It is envisioned that providing one or more vents in the seals of the obturator is sufficient to allow air to escape from the cartridge at the speeds associated with the insertion step but not at the greater speeds associated with the firing of the cartridge.
As a result, the provision of vents in the seals facilitates the cartridge manufacture process without reducing the gas sealing properties of the final cartridge product during use.
Preferably each of the seals of the obturator is provided with a vent to facilitate the escape of air during the obturator insertion step.
In situations where more than one of the seals is provided with a vent, it is considered particularly preferable that the vents on adjacent seals are offset from one another around the periphery of the obturator. By offsetting the vents in this way it is possible to create a more torturous path around the obturator.
Again, the torturous or ponderous path taken by gases trying to pass the obturator has less of an impact at the speeds associated with the insertion of the obturator into the cartridge case than it does at the faster speeds associated with the firing of the cartridge.
In this way the obturator provides improved sealing when needed (i.e. during the combustion of the gun powder) without impeding the manufacture of the cartridge.
Preferably the first and/or second centrally located projection may comprise cut out regions that define one or more structural ribs. In this way the amount of material required to form the obturator can be reduced without impairing the structural strength of the obturator. It is envisioned that alternative centrally located projections may be provided with alternative structure arrangements by making different cut out regions. For example, in one preferred alternative the cut outs may define one or more co-axially located circular projections.
Either way, reducing the amount of material used to form the obturator makes it more economically viable to construct the obturator from a biodegradable polymer material, which might otherwise be commercially unattractive due to manufacturing costs.
It is envisioned that it is particularly preferable to form the obturator from a biodegradable polymer material when it is used in place of the powder card in a fibre wad. With that said, the obturator, whether in a biodegradable form or not, can be used in both plastic wads and fibre wads.
The disclosure also includes a projectile cartridge wad that comprises the projectile cartridge obturator. In this aspect the cartridge wad may comprise either a fibre wad or a plastic wad.
In the case of a fibre wad for a projectile cartridge the wad further comprises a fibre plug.
In the case of plastic wad for a projectile cartridge the wad further comprises a shot cup.
Preferably the plastic wad may further comprise a cushioning structure that is located between the obturator and the shot cup. Further preferably the cushioning structure is connected to the second centrally located projection of the obturator.

────────────────

## STATED GOAL 1
According to the obturator text, what does a fibre wad for a projectile cartridge further comprise?
## STATED GOAL 2
Extend the obturator text onward from its final sentence.
The listing is separate material, apart from the obturator text.

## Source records
────────────────

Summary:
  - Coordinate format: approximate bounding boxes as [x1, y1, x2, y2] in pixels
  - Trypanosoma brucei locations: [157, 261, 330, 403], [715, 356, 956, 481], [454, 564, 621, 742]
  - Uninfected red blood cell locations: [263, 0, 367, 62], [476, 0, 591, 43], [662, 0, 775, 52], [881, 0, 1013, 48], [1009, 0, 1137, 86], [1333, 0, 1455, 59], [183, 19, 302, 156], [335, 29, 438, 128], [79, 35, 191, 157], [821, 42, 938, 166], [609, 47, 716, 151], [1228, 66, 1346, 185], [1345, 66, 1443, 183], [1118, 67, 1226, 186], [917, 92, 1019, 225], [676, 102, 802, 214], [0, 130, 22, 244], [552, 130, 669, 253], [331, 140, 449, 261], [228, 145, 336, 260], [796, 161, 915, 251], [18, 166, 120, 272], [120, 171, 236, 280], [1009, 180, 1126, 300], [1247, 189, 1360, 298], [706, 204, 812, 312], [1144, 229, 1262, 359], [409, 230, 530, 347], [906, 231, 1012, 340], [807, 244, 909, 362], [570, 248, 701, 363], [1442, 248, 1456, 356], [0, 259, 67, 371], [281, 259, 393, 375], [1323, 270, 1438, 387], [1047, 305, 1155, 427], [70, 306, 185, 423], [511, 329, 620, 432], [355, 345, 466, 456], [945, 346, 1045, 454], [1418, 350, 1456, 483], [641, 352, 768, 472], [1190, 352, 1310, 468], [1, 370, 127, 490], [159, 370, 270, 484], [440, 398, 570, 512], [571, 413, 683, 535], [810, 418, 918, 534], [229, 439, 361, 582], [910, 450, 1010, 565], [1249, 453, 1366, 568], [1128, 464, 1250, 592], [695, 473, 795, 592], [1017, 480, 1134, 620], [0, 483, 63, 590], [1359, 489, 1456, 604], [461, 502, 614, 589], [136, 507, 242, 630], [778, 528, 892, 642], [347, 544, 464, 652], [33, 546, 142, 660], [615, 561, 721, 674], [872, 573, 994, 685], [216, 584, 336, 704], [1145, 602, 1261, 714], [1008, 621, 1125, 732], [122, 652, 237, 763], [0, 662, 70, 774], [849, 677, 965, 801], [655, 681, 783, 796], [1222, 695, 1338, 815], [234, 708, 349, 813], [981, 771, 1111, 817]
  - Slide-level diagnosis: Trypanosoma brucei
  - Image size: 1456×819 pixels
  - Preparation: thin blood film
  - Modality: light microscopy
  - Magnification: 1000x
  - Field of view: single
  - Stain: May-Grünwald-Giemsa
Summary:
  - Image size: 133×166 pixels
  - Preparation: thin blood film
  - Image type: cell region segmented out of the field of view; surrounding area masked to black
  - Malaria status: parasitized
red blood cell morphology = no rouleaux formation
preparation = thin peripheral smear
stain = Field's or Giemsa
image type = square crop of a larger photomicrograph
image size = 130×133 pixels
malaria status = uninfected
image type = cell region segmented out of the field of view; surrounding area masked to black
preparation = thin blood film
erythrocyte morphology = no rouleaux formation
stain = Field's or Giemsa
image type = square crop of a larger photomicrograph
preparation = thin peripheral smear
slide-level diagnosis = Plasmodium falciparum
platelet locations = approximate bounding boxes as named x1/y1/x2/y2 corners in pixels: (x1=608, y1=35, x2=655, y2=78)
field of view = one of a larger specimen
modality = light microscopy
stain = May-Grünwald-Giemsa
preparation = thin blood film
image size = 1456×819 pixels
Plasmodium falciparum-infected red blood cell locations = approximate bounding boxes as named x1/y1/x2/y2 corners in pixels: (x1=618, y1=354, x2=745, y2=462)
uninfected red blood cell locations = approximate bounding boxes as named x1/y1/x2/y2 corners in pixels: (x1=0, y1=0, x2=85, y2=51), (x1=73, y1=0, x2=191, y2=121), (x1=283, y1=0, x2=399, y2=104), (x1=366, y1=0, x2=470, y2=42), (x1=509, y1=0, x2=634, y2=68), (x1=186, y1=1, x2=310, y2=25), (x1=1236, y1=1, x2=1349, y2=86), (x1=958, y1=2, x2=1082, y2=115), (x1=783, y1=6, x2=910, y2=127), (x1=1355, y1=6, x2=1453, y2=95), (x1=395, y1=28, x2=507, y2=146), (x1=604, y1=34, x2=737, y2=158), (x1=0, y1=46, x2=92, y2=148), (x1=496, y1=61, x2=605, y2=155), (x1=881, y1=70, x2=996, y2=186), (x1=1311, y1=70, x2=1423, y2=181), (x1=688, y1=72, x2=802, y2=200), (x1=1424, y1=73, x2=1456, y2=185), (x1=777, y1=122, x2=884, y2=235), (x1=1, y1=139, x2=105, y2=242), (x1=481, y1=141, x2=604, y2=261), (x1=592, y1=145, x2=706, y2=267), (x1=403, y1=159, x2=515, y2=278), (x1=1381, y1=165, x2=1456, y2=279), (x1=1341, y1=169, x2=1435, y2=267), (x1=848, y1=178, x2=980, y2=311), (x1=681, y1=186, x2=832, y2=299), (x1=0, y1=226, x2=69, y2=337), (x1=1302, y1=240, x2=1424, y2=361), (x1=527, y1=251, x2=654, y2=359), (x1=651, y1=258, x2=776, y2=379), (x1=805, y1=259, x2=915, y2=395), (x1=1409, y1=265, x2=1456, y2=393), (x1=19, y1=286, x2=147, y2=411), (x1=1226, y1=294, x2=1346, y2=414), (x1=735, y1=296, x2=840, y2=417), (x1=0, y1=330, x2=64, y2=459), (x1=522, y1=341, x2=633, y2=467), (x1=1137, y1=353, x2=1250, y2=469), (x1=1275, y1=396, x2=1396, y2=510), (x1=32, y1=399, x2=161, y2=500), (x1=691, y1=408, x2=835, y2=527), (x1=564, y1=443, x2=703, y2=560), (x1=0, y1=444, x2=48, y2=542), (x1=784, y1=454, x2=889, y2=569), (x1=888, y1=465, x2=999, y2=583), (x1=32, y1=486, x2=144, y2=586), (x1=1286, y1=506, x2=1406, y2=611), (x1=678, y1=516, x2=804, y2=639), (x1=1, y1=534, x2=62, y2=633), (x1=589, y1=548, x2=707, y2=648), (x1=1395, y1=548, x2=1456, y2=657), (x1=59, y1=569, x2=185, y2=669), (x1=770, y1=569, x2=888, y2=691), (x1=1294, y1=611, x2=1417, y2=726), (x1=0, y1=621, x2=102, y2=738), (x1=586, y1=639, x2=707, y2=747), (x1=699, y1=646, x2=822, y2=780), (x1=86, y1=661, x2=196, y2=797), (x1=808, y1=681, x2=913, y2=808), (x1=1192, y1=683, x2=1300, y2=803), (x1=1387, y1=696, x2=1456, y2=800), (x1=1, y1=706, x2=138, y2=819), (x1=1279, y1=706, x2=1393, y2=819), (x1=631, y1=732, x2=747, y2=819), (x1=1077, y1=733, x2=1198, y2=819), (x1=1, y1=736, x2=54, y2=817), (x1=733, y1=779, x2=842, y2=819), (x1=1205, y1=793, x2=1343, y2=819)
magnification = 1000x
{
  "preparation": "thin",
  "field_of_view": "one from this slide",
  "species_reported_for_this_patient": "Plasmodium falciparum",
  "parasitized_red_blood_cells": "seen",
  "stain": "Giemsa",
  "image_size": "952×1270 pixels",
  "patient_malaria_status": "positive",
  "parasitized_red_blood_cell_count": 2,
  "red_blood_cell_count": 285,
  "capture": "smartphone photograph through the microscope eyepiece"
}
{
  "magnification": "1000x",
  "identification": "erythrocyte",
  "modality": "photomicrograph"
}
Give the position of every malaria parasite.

────────────────

## RESPONSE 1
A fibre plug.

## RESPONSE 2
Further preferably the obturator, cushioning structure, when present, and the shot cup are formed as a single moulded piece.
For situations where a cushioning structure is not required a projectile cartridge obturator is provided comprising: a main body having a first face, with a first centrally located projection spaced apart from a first annular skirt portion located on the periphery of the main body, and a second face, upon which a shot cup is provided, with a second annular skirt portion located on the periphery of the main body; wherein the free end of each annular skirt portion is configured to form a seal with the interior wall of a projectile cartridge case when the obturator is inserted into the case; and wherein the first annular skirt portion is further provided with a secondary seal spaced away from the free end of the first skirt portion, said secondary seal also configured to form a seal with the interior wall of the cartridge case. In the above arrangement it will be appreciated that the second face of the obturator defines the base of the shot cup, thereby allowing the length of the shot cup to be maximised within the size restrictions of the complete projectile cartridge.
A projectile cartridge can include the obturator or wad as disclosed herein.
The disclosure further includes a method of manufacturing a projectile cartridge. The method can include: moulding an obturator from a polymer material, said obturator comprising a main body having a first face, with a first centrally located projection spaced apart from a first annular skirt portion located on the periphery of the main body, and a second face, with a second centrally located projection spaced apart from a second annular skirt portion located on the periphery of the main body, and wherein at least the first annular skirt portion is provided with a secondary seal spaced away from the free end of the first annular skirt; inserting the obturator into a projectile cartridge case between a charge of gunpowder and one or more cartridge projectiles (e.g. shot) such that the free ends of the annular skirts and said at least one secondary seal form seals with the interior wall of the cartridge case; and closing the case to encapsulate its contents.
Preferably the second annular skirt portion may also be provided with a secondary seal spaced away from the free end of second skirt portion, wherein said secondary seal is also configured to form a seal with the interior wall of the case.
Preferably the method may further comprise providing each of the annular skirts and said at least one secondary seal with a vent. As noted above, the provision of one or more vents in the obturator's seals makes the step of inserting the obturator into the cartridge case, with which it forms a sealing relationship, easier.
Further preferably, the vents provided in adjacent seals may be offset from one another around the periphery of the obturator. As noted above, arranging the vents in this way helps to define a torturous gas flow path around the obturator, which reduces gas leakage.
Additionally or alternatively, it is considered preferable that the first centrally located projection, and further preferably the second centrally located projection too, may be moulded with cut outs that define one or more structural ribs. It is envisioned that alternative structural arrangements may be provided by adopting different cut outs.
As noted above, reducing the amount of material required to manufacture the obturator can significantly reduce cartridge manufacturing costs, particularly in situations where the obturator is moulded from a biodegradable polymer material.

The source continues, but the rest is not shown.